▶ [Extrait du document]:
- Après des années de retard dues à un financement insuffisant et à des conflits persistants, la Grande Muraille Verte du Sahel, qui vise à prévenir la désertification, a pris de l’ampleur grâce à un programme accélérateur annoncé en 2021.
- Dans le cadre de cet accélérateur, des efforts sont en cours pour remédier aux retards, améliorer le suivi de l’avancement des différents projets qui font partie de l’initiative de la GMV, les suivre par pays et évaluer leur efficacité. y compris la construction d’une nouvelle base de données en ligne.
- Les partenaires de la GMV espèrent que l’harmonisation du suivi et de l’évaluation des progrès permettra de maintenir le financement et d’atteindre les objectifs de cette initiative ambitieuse au Sahel.
La Grande Muraille Verte (GMV) du Sahel, une mosaïque de forêts, de terres agricoles et de prairies qui parsèment les franges arides du Sahara, a été lancée par l’Union africaine en 2007, pour lutter contre la désertification et la dégradation des sols. S’étendant de Dakar à l’Ouest jusqu’à Djibouti à l’Est, cette « muraille » de 8 000 kilomètres, vise à restaurer 100 millions d’hectares de terres dégradées, à créer 10 millions d’emplois et à séquestrer 250 millions de tonnes de carbone pour lutter contre le changement climatique d’ici à 2030.

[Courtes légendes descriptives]
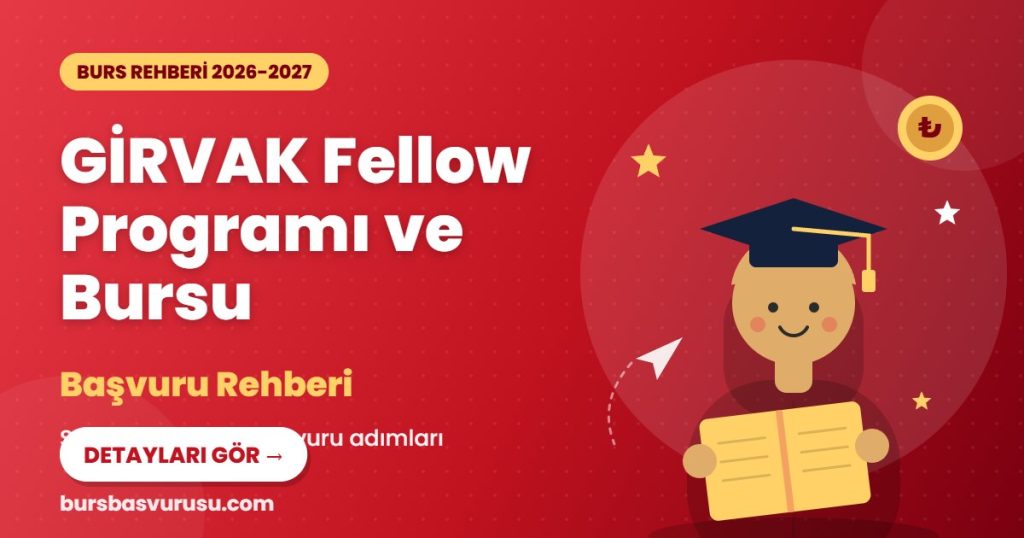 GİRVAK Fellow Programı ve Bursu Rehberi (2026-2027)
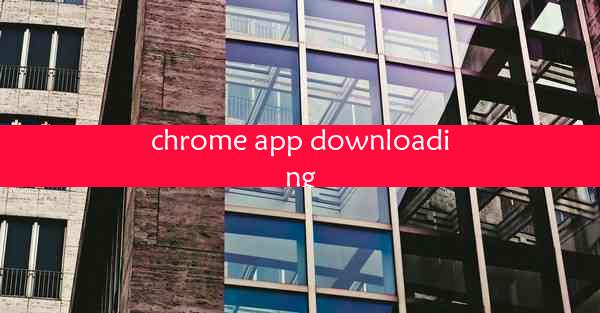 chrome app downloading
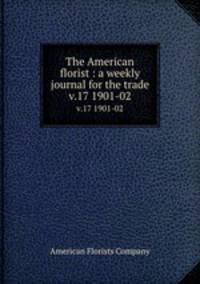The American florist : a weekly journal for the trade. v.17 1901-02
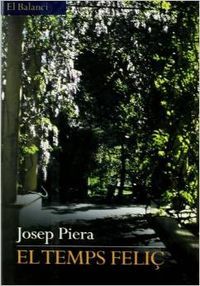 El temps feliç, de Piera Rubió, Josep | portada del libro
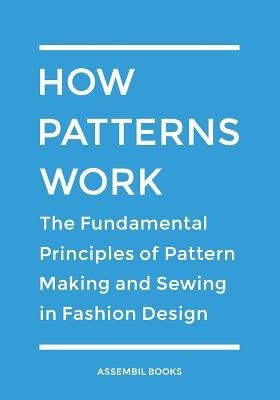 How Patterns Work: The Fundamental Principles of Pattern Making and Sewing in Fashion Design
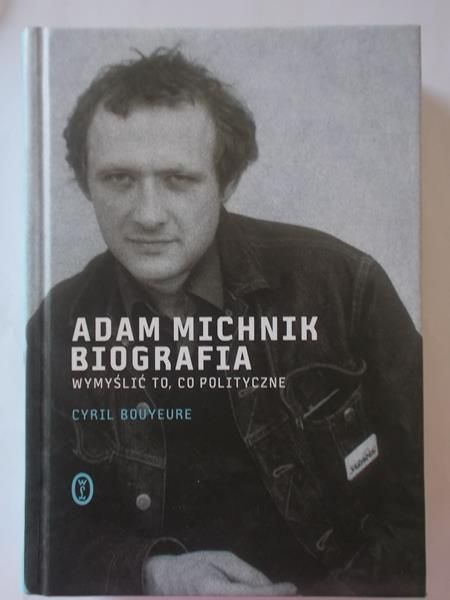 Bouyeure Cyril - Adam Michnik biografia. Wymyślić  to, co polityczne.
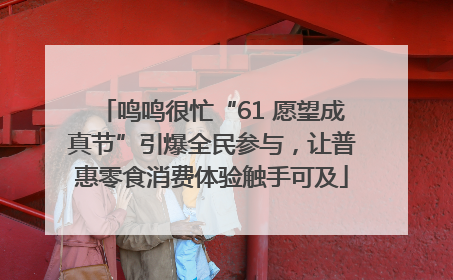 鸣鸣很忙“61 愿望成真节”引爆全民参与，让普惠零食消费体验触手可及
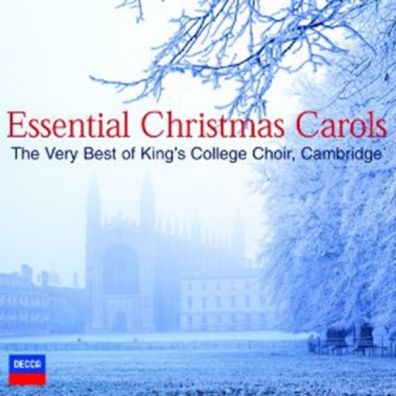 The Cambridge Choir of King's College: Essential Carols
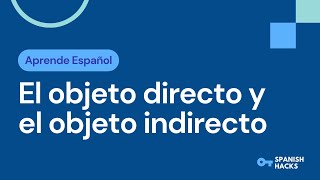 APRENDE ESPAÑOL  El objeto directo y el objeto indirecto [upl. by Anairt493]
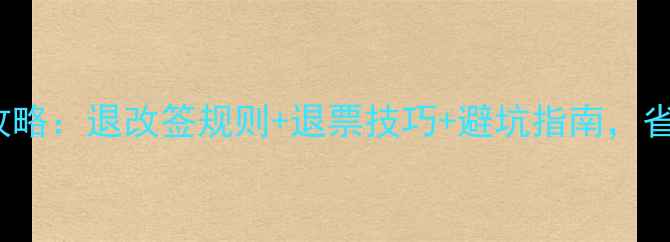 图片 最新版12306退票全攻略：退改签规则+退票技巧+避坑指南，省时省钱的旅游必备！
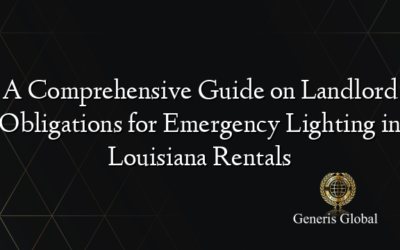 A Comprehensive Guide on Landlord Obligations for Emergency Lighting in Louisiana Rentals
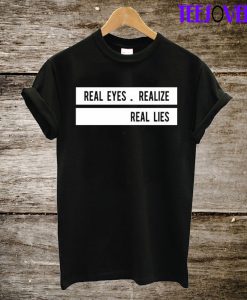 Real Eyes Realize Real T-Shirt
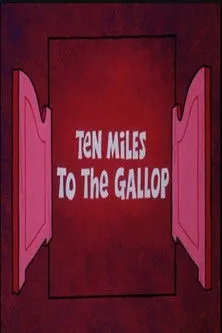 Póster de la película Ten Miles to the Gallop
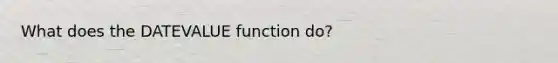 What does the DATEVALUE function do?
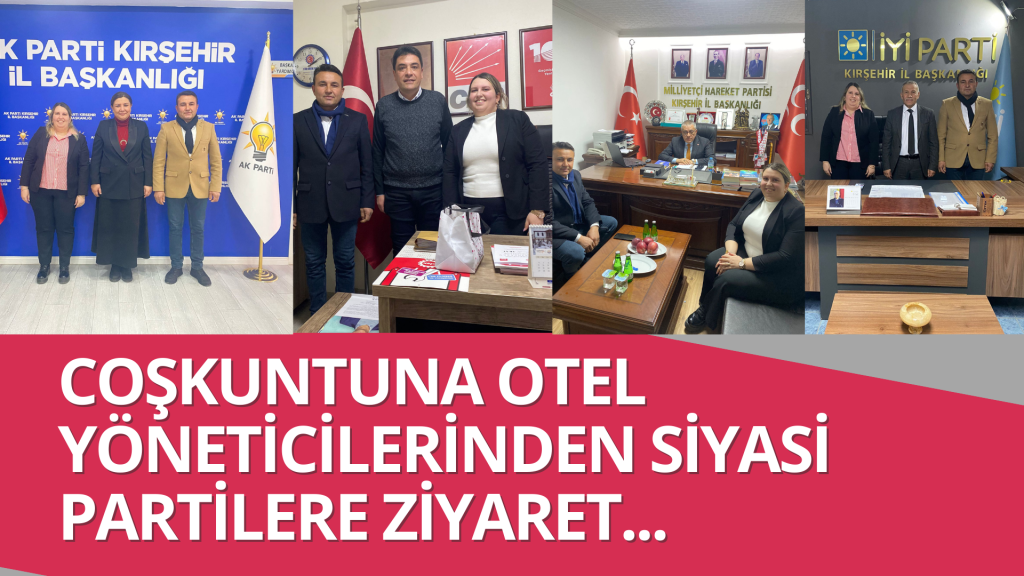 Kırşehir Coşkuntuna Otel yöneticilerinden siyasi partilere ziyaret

▶ [Consignes de l'exercice]:
Répondez aux questions suivantes à partir du texte sur la Grande Muraille Verte du Sahel.
(a) En quelle année le programme accélérateur a-t-il été annoncé ?
(b) Quelle organisation a lancé la Grande Muraille Verte, et en quelle année ?
(c) Combien d'hectares de terres dégradées la Grande Muraille Verte vise-t-elle à restaurer ?

▶ [Réponse attendue]:
(a) En 2021.
(b) L'Union africaine, en 2007.
(c) 100 millions d'hectares.